Preludio del sufrimiento sin lágrimas

Juan Camilo Parra Avila

“En esas ocasiones lloré porque creía que llorar era lo justo. Porque llorar es la respuesta más conveniente cuando no se tienen palabras. Y aunque me parecía autentico en los demás —aunque no menos patético— llorar en los momentos donde la emoción calaba tanto, en mí simplemente era algo inauténtico. En esa relación el llanto se había convertido en la forma en la que me aparentaba como real. Pero el hombre no es real, es una posibilidad”.


Cuando era muy chico me burlaba de todas las personas que lloraban en público. Aquellas personas sentimentales que podían abrirse con cualquiera en cualquier situación. Las detestaba profundamente. No entendía, sí, realmente no entendía cómo podían hacerlo. Las tomaba de pretensiosas, histriónicas, imbéciles. Solía escabullirme siempre que llegaban a mí buscando ayuda, buscando una mano que sujetar o un hombro sobre el cual llorar. Solía escabullirme porque no le encontraba causa a su martirio. Sus actos eran risibles y ridículos ante mis ojos. El mundo me había hecho un pequeño desconsiderado, inhumano si quiero ponerme más conceptual.

·····

Solicitud 1:
Reúne todas las líneas del listado que contengan la cadena "there", distinguiendo entre mayúsculas y minúsculas.

[Filas de un conjunto de datos de razonamiento espacial]
·····

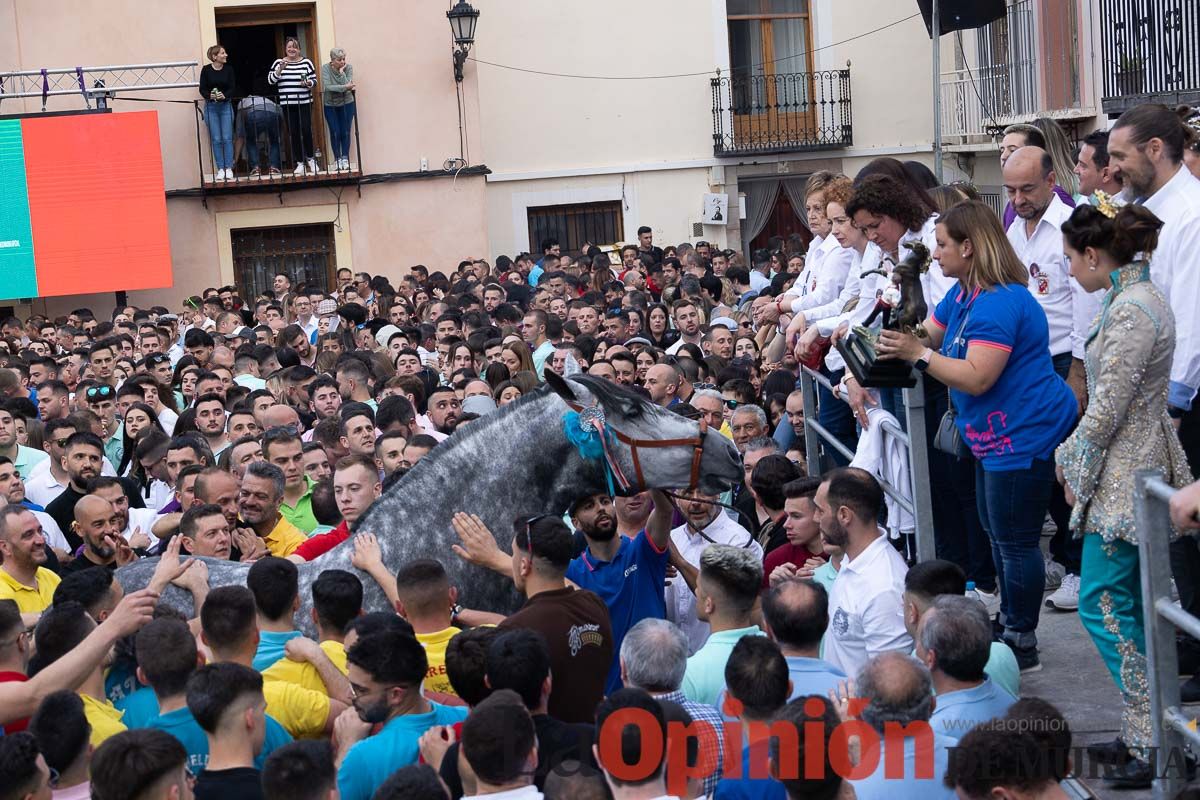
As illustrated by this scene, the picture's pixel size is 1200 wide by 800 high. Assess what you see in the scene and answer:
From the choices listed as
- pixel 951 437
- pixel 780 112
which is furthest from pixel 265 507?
pixel 780 112

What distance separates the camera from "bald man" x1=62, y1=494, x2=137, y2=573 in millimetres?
7797

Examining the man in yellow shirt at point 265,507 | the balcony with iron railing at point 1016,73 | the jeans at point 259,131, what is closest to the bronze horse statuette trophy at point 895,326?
the man in yellow shirt at point 265,507

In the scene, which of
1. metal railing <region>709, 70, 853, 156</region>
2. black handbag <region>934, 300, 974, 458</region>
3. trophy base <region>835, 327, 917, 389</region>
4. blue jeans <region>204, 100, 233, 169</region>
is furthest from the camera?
metal railing <region>709, 70, 853, 156</region>

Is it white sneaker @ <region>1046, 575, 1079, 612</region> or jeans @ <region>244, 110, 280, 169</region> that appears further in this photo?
jeans @ <region>244, 110, 280, 169</region>

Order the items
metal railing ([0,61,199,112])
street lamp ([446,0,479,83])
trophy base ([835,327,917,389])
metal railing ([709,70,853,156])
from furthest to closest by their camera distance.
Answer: metal railing ([709,70,853,156])
street lamp ([446,0,479,83])
metal railing ([0,61,199,112])
trophy base ([835,327,917,389])

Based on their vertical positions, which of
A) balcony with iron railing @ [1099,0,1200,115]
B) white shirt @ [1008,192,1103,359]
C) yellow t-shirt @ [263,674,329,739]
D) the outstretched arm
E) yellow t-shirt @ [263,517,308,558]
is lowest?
yellow t-shirt @ [263,674,329,739]

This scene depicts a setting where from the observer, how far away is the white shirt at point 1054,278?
23.6 feet

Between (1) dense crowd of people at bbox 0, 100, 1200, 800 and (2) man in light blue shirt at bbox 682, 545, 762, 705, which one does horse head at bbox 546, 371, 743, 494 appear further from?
(2) man in light blue shirt at bbox 682, 545, 762, 705

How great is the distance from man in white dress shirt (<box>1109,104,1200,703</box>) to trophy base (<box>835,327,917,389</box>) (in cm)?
100

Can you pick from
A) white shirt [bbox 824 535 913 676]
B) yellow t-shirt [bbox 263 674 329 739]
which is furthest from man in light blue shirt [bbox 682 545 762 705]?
yellow t-shirt [bbox 263 674 329 739]

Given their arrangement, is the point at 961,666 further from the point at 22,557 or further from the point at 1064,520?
the point at 22,557

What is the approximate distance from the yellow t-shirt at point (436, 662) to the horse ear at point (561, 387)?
4.06ft

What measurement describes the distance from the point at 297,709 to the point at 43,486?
5.62 m

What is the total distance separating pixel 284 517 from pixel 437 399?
6.24 feet
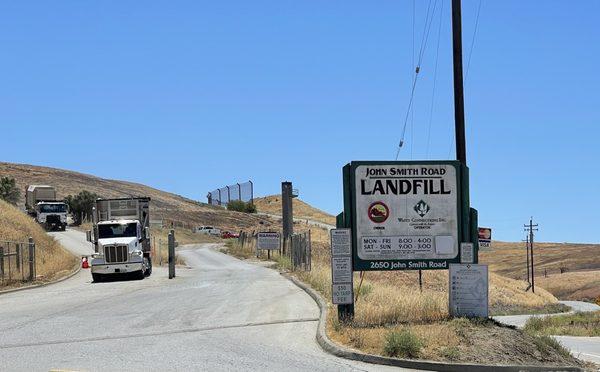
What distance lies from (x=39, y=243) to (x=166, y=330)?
98.8 ft

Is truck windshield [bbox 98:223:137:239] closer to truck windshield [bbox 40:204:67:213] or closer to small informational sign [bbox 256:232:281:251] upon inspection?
small informational sign [bbox 256:232:281:251]

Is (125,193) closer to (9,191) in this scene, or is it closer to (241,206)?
(241,206)

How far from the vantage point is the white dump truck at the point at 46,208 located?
66562 millimetres

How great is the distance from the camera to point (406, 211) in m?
14.9

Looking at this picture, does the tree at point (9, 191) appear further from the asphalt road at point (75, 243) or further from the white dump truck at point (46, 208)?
the asphalt road at point (75, 243)

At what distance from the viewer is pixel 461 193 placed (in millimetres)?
15133

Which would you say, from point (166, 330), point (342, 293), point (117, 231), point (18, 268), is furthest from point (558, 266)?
point (166, 330)

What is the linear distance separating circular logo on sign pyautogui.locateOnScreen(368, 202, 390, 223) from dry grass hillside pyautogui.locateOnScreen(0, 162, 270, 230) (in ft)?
317

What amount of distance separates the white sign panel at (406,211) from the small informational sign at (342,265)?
47 centimetres

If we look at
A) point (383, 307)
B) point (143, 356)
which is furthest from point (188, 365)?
point (383, 307)

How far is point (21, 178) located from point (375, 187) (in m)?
121

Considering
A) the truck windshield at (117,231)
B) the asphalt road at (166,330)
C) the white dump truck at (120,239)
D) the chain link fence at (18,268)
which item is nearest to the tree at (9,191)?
the white dump truck at (120,239)

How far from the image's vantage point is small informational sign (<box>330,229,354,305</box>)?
1407 centimetres

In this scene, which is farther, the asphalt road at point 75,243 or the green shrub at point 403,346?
the asphalt road at point 75,243
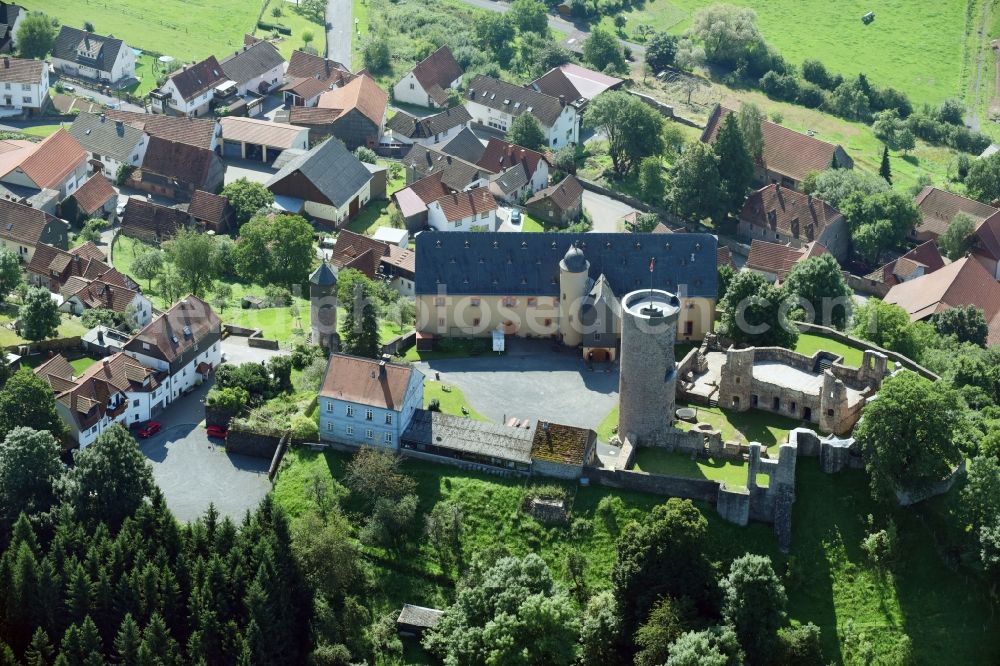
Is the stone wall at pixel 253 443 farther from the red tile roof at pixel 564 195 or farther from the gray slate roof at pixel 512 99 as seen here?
the gray slate roof at pixel 512 99

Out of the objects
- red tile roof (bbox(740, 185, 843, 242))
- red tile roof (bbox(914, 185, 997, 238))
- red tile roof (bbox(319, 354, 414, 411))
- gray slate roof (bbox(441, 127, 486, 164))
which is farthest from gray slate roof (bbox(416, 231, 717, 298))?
red tile roof (bbox(914, 185, 997, 238))

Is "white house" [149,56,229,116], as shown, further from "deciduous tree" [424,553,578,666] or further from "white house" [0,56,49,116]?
"deciduous tree" [424,553,578,666]

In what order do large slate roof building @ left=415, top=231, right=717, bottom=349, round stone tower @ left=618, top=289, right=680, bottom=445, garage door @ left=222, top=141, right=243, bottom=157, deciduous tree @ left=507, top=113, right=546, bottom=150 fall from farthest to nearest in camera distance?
1. deciduous tree @ left=507, top=113, right=546, bottom=150
2. garage door @ left=222, top=141, right=243, bottom=157
3. large slate roof building @ left=415, top=231, right=717, bottom=349
4. round stone tower @ left=618, top=289, right=680, bottom=445

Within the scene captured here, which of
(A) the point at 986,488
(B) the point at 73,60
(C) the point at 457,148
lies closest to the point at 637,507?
(A) the point at 986,488

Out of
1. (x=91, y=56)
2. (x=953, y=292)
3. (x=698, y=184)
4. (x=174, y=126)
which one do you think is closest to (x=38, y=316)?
(x=174, y=126)

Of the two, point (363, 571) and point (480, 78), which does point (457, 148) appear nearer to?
point (480, 78)

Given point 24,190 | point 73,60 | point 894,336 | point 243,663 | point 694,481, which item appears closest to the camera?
point 243,663
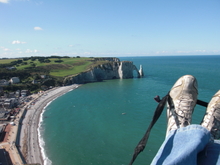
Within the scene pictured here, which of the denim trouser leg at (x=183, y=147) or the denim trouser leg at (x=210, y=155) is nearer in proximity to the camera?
the denim trouser leg at (x=183, y=147)

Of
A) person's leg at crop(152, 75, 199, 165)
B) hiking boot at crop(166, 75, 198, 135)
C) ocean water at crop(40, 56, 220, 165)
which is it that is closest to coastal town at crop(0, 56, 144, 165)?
ocean water at crop(40, 56, 220, 165)

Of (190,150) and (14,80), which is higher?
(190,150)

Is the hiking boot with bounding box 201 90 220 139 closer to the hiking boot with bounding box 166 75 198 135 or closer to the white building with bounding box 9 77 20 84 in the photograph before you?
the hiking boot with bounding box 166 75 198 135

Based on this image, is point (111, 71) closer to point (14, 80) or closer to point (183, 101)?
point (14, 80)

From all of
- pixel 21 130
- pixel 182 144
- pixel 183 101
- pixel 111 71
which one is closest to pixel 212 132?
pixel 183 101

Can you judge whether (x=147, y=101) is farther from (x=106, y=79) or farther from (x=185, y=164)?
(x=106, y=79)

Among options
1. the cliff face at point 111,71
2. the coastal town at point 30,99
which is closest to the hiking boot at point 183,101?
the coastal town at point 30,99

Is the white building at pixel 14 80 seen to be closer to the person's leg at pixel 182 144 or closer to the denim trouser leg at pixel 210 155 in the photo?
the person's leg at pixel 182 144
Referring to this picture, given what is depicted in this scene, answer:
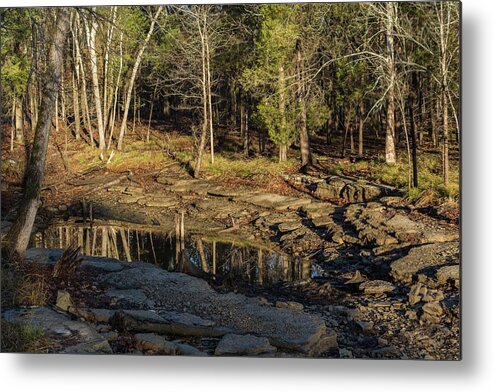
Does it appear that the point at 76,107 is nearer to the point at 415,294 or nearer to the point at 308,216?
the point at 308,216

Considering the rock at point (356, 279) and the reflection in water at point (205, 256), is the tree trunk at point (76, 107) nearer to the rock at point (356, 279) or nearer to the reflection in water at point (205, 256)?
the reflection in water at point (205, 256)

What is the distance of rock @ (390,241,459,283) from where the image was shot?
192 inches

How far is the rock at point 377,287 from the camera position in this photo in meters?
5.00

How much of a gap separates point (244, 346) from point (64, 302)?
148cm

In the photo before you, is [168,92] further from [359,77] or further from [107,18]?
[359,77]

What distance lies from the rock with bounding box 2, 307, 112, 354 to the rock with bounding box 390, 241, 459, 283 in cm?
235

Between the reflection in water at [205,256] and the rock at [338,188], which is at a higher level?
the rock at [338,188]

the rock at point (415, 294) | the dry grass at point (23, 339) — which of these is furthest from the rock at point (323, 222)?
the dry grass at point (23, 339)

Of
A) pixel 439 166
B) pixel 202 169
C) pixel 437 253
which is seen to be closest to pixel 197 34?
pixel 202 169

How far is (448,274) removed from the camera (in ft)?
15.9

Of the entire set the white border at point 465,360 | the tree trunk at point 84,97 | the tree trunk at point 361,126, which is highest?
the tree trunk at point 84,97

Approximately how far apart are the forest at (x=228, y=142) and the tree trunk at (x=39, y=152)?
0.04ft

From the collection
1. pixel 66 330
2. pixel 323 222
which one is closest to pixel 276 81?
pixel 323 222

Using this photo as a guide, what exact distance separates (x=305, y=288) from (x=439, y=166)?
1.42 metres
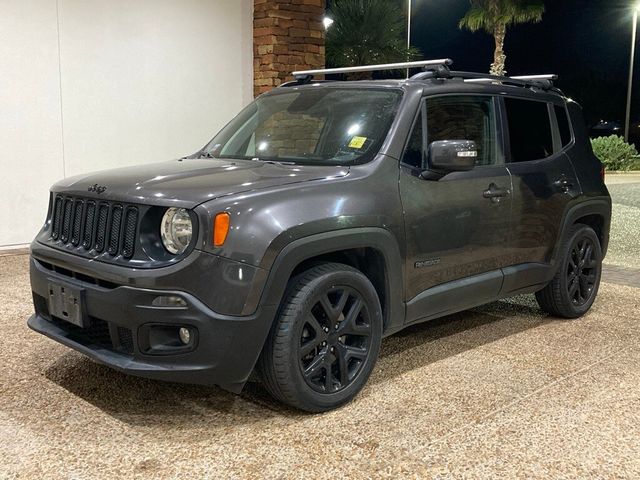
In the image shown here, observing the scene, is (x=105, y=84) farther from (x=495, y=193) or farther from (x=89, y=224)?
(x=495, y=193)

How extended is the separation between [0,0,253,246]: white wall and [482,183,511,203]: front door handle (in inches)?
209

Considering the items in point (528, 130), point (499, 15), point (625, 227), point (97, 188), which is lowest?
point (625, 227)

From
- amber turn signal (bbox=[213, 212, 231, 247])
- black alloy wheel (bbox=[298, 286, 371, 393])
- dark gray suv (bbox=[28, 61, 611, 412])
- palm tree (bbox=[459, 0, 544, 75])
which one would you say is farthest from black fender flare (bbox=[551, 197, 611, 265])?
palm tree (bbox=[459, 0, 544, 75])

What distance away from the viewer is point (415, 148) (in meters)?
4.27

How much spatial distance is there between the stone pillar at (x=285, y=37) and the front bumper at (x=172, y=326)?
626cm

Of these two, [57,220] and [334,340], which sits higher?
[57,220]

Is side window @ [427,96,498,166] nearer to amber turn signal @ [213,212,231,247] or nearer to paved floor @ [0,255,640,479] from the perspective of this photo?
paved floor @ [0,255,640,479]

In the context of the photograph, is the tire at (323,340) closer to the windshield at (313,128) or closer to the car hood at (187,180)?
the car hood at (187,180)

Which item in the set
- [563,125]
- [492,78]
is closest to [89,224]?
[492,78]

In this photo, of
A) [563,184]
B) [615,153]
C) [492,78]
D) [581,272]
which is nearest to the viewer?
[492,78]

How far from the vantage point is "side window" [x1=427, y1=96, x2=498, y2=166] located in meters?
4.45

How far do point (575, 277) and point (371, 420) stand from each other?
2.67 m

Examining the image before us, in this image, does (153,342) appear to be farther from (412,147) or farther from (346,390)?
(412,147)

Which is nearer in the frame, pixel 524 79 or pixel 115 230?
pixel 115 230
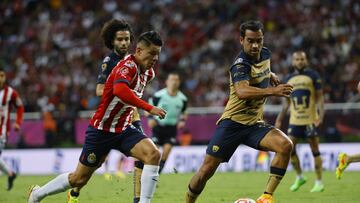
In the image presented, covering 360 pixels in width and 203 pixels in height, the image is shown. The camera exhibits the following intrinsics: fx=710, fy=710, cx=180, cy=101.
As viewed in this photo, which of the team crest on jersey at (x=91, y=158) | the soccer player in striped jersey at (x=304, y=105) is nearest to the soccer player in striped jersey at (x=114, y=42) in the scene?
the team crest on jersey at (x=91, y=158)

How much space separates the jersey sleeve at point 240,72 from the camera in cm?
959

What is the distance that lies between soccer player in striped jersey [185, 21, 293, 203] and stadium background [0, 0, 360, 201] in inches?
466

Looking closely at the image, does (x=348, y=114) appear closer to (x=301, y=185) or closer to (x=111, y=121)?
(x=301, y=185)

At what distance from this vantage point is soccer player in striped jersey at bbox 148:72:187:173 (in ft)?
56.6

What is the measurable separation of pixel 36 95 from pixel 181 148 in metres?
7.58

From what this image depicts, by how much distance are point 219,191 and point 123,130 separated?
5.36m

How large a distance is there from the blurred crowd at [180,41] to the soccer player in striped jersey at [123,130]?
1404 centimetres

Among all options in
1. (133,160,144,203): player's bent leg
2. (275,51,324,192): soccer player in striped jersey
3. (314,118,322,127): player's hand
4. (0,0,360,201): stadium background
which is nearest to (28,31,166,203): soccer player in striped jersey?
(133,160,144,203): player's bent leg

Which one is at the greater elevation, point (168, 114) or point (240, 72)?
point (240, 72)

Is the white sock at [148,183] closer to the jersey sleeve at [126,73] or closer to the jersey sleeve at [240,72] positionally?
the jersey sleeve at [126,73]

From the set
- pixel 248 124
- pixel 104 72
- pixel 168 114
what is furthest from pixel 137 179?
pixel 168 114

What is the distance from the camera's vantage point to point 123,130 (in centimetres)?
955

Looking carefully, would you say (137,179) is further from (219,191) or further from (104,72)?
(219,191)

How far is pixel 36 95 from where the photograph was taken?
27.5m
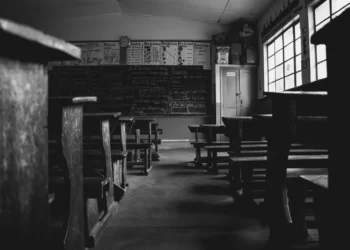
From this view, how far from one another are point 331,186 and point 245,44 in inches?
272

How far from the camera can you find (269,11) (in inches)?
244

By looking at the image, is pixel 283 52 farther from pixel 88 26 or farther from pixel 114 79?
pixel 88 26

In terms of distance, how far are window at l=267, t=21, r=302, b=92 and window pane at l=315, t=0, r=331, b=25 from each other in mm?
586

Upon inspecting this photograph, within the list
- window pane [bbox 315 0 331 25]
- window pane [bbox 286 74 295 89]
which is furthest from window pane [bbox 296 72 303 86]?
window pane [bbox 315 0 331 25]

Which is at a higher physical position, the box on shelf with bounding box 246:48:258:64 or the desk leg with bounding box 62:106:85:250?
the box on shelf with bounding box 246:48:258:64

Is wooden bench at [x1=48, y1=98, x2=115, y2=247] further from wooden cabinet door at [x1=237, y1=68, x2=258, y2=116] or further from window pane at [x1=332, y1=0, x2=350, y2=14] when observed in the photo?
wooden cabinet door at [x1=237, y1=68, x2=258, y2=116]

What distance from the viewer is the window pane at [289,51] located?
523cm

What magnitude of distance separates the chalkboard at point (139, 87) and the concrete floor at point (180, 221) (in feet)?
15.4

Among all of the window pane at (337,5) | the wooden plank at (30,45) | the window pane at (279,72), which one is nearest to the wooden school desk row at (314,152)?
the wooden plank at (30,45)

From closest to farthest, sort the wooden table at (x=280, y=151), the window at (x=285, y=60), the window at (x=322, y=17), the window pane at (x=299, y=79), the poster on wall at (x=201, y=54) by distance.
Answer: the wooden table at (x=280, y=151), the window at (x=322, y=17), the window pane at (x=299, y=79), the window at (x=285, y=60), the poster on wall at (x=201, y=54)

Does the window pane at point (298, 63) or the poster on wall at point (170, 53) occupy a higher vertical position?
the poster on wall at point (170, 53)

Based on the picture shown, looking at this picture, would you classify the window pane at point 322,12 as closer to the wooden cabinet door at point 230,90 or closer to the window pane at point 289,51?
the window pane at point 289,51

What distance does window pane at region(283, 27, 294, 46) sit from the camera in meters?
5.27

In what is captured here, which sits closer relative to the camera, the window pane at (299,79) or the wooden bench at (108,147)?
the wooden bench at (108,147)
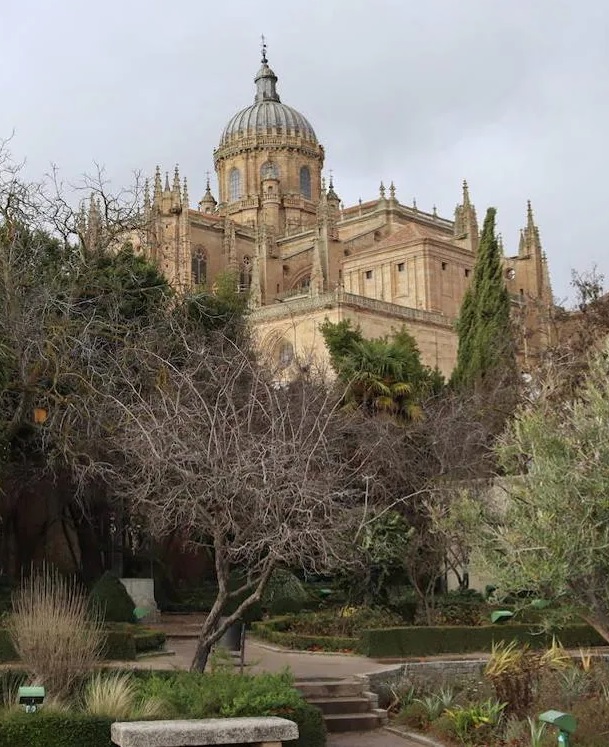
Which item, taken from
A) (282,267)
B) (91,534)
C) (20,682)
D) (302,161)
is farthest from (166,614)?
(302,161)

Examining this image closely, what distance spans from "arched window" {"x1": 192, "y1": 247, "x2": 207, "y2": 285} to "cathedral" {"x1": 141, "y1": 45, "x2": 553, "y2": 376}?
0.09 m

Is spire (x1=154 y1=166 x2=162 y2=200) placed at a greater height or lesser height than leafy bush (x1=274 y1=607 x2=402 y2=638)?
greater

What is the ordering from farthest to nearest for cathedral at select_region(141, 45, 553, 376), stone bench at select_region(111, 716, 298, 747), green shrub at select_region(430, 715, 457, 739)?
cathedral at select_region(141, 45, 553, 376)
green shrub at select_region(430, 715, 457, 739)
stone bench at select_region(111, 716, 298, 747)

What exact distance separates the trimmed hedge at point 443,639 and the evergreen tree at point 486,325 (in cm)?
1291

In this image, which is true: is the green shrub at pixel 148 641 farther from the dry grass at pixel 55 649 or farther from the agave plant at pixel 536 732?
the agave plant at pixel 536 732

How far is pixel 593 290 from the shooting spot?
1283 inches

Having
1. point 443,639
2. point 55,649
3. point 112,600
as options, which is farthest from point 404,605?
point 55,649

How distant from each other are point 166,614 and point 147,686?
1311cm

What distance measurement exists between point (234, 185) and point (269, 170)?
2.95m

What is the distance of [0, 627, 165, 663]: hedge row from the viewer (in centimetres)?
1416

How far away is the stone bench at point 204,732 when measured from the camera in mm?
8797

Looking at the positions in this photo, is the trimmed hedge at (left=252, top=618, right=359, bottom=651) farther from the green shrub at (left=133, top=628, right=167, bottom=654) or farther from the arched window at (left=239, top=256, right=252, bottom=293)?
the arched window at (left=239, top=256, right=252, bottom=293)

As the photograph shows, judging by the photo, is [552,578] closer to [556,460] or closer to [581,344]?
[556,460]

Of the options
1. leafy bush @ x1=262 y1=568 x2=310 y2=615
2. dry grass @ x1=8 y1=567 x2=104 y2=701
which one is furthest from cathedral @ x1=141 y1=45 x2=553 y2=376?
dry grass @ x1=8 y1=567 x2=104 y2=701
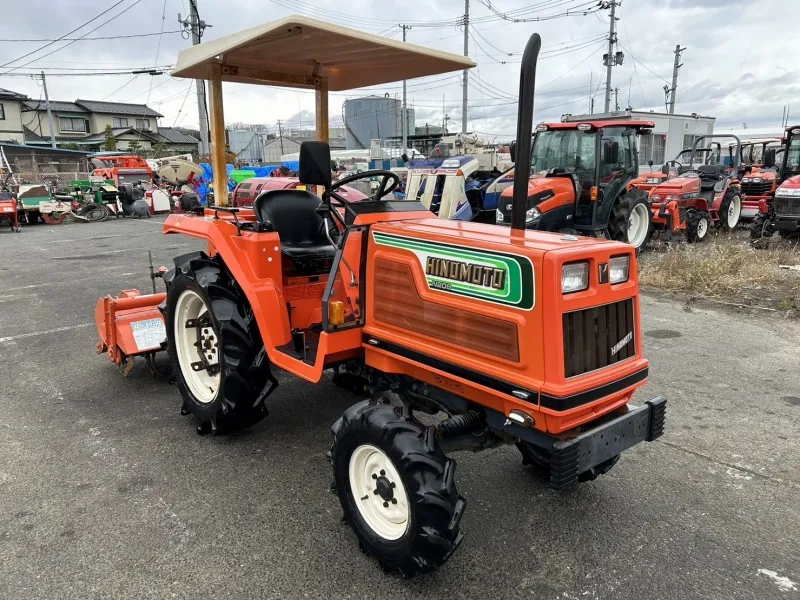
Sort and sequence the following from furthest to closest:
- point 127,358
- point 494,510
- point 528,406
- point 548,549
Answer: point 127,358
point 494,510
point 548,549
point 528,406

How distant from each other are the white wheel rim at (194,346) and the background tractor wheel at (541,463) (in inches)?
76.1

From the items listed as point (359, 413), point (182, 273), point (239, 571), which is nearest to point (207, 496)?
point (239, 571)

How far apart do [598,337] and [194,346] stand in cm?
271

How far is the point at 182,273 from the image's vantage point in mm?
3824

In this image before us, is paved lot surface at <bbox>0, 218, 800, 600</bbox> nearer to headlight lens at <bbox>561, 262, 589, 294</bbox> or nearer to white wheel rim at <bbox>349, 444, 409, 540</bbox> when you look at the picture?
white wheel rim at <bbox>349, 444, 409, 540</bbox>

·····

Solicitud 2:
Reproduce el fragmento sobre el llanto comenzando en "Cuando era muy" y terminando en "ponerme más conceptual.", y cambia "escabullirme" por "ocultarme".

Resultado 1:
How much spatial distance is there between the stone pillar at (x=285, y=37) and the front bumper at (x=172, y=326)?
How large a distance is there from the blurred crowd at [180,41] to the soccer player in striped jersey at [123,130]?

Resultado 2:
Cuando era muy chico me burlaba de todas las personas que lloraban en público. Aquellas personas sentimentales que podían abrirse con cualquiera en cualquier situación. Las detestaba profundamente. No entendía, sí, realmente no entendía cómo podían hacerlo. Las tomaba de pretensiosas, histriónicas, imbéciles. Solía ocultarme siempre que llegaban a mí buscando ayuda, buscando una mano que sujetar o un hombro sobre el cual llorar. Solía ocultarme porque no le encontraba causa a su martirio. Sus actos eran risibles y ridículos ante mis ojos. El mundo me había hecho un pequeño desconsiderado, inhumano si quiero ponerme más conceptual.